For our Fall Alumni Newsletter, we are featuring Tony Arthur, who began teaching at CSUN in 1972. He retired in 2002 in order to write full time.
For Professor Anthony Arthur, It’s the Year of ‘The Jungle’
Fulbright Teaching Fellowship, Acclaimed Biography Make for Memorable 2006
English professor emeritus Anthony Arthur is having the kind of year that comes along only once in a century. Quite literally.
Random House in June brought out Arthur’s biography, Radical Innocent: Upton Sinclair, on the 100th publication anniversary of The Jungle, Sinclair’s 1906 classic in social protest literature. An avalanche of positive reviews followed, in more than 25 major publications to date, including The New Yorker, The New York Times, The Wall Street Journal, the Chicago Sun Times, The Christian Science Monitor, the Los Angeles Times, The Boston Globe, the Denver Post, The Philadelphia Inquirer, USA Today and more.
Arthur barely had time to adjust his schedule to lecture invitations and interviews on National Public Radio’s “All Things Considered,” WYNC and WABC in New York and others when a letter arrived from Washington, D.C. For the third time in his life, he had been selected to participate in the esteemed Fulbright Program, the United States’ flagship program in international educational exchange.
As a Fulbright senior specialist, Arthur will conduct a six-week seminar on Sinclair at the University of Dortmund in the industrial Ruhr region of Germany, north of Cologne. He also is scheduled for lectures in Munich, Hamburg, Berlin and a half dozen other German cities.

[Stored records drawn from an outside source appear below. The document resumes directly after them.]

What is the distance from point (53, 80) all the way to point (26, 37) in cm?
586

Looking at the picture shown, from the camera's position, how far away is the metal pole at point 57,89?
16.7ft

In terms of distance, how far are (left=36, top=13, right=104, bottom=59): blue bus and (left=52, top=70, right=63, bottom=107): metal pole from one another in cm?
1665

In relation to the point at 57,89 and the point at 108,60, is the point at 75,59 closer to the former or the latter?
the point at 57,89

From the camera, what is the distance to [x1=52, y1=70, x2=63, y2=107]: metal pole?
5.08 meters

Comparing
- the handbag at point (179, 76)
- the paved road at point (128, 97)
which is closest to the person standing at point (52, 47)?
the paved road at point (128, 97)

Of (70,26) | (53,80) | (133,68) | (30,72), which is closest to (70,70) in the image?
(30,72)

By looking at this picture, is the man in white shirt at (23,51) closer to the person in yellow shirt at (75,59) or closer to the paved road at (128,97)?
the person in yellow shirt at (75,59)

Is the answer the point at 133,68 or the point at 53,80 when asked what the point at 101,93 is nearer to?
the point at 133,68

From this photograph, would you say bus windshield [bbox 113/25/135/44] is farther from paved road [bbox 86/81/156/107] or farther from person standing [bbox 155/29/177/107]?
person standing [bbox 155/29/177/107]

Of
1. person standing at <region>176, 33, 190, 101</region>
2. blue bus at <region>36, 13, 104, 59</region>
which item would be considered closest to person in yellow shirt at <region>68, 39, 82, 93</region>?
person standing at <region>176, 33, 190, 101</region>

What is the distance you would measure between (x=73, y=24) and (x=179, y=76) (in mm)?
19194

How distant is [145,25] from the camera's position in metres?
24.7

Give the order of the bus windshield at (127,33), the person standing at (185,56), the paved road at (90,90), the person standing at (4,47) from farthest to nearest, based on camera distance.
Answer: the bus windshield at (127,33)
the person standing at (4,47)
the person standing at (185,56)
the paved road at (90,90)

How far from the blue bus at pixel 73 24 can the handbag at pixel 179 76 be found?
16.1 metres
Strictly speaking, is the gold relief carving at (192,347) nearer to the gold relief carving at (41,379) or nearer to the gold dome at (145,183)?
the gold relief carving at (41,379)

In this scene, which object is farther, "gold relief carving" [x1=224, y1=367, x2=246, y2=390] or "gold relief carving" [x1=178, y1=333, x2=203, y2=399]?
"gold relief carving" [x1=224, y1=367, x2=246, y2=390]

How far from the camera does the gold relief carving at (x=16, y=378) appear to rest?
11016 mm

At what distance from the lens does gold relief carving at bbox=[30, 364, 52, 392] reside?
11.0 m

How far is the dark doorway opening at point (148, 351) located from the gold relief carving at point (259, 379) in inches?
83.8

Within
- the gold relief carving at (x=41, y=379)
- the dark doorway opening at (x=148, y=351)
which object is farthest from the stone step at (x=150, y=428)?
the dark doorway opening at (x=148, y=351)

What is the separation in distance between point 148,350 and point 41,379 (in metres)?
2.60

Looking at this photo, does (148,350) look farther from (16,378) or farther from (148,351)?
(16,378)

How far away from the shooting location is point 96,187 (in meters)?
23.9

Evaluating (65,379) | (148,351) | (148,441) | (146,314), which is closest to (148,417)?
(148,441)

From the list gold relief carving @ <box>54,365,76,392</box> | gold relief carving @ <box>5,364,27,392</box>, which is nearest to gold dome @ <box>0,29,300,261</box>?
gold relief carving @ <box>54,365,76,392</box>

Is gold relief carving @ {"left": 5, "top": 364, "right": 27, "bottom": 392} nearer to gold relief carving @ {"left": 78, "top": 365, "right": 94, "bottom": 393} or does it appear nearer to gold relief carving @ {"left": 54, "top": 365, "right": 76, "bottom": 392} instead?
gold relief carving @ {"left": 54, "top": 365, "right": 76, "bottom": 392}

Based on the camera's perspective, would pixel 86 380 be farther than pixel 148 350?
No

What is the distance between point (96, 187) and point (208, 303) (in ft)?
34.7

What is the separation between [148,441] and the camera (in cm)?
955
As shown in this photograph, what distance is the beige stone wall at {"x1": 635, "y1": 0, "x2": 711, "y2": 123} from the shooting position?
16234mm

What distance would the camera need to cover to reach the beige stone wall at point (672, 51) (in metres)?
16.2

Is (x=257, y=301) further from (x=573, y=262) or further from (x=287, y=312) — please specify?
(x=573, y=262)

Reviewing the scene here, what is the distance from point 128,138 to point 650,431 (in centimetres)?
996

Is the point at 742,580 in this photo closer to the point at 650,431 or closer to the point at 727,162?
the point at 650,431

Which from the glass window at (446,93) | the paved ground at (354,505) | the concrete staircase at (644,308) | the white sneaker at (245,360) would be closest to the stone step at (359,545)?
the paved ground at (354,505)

The CSUN professor will arrive in Europe flush with the success of Radical Innocent. Hardly his first outing on the national publishing scene—five books precede it—the book’s reception has surprised even the seasoned author. “I’ve had good reviews before,” he said, “but nothing in this quantity.”
Or perhaps with these superlatives: The New Yorker’s David Denby called the biography “intimate and intellectually astute.” Los Angeles Magazine considered it “a model of good biography, uncommonly well wrought and continually interesting.” “Rare is the biographer capable of packing the fascinating fullness as compactly—and apparently completely—as Arthur has done,” said the Denver Post.
Arthur began his three-year Radical Innocent project in 2002, drawn to Sinclair because he “hadn’t been done to death.” Discovering in his subject a “paradoxical figure who was a man of enormous talent and energy and will,” Arthur was astonished to find that here was “one of the most important people in American cultural history, and yet there hadn’t been anything done on him that was of real merit.”
Sinclair’s was a full and useful life, but one full of contradictions, Arthur found. The challenge was “to reconcile this extraordinarily selfish and self-centered man—as he described himself—with his image as the patron saint of American liberalism.”
His Radical Innocent experience has whetted Arthur’s appetite to find another appealing subject. “This was my first biography, and I learned a lot in the process. It’s like do-it-yourself construction on your house. You pick up all these skills and you want to use them.”